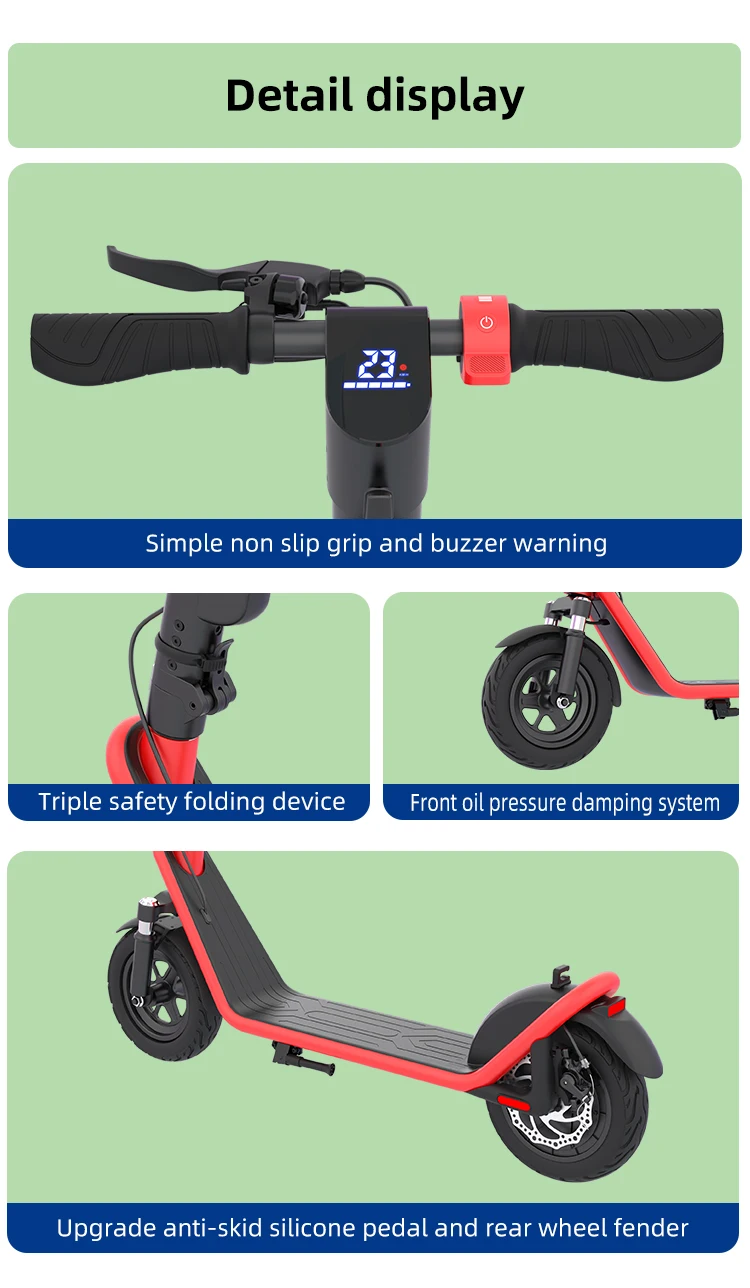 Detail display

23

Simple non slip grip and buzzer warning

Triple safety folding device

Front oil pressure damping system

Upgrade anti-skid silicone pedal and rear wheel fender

===============

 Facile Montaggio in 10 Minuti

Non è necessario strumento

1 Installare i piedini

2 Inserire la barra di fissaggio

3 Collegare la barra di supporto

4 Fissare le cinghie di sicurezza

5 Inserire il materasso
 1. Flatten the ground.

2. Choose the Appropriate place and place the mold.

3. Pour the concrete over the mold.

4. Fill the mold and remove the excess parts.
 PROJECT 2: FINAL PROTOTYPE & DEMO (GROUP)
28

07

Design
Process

===============

### Aim of the task
Reproduce, character for character, only the lines of the preceding data that start at the line with "Facile Montaggio in 10 Minuti" and end at the line with "1. Flatten the ground.", both included.

### Response to the task
 Facile Montaggio in 10 Minuti

Non è necessario strumento

1 Installare i piedini

2 Inserire la barra di fissaggio

3 Collegare la barra di supporto

4 Fissare le cinghie di sicurezza

5 Inserire il materasso
 1. Flatten the ground.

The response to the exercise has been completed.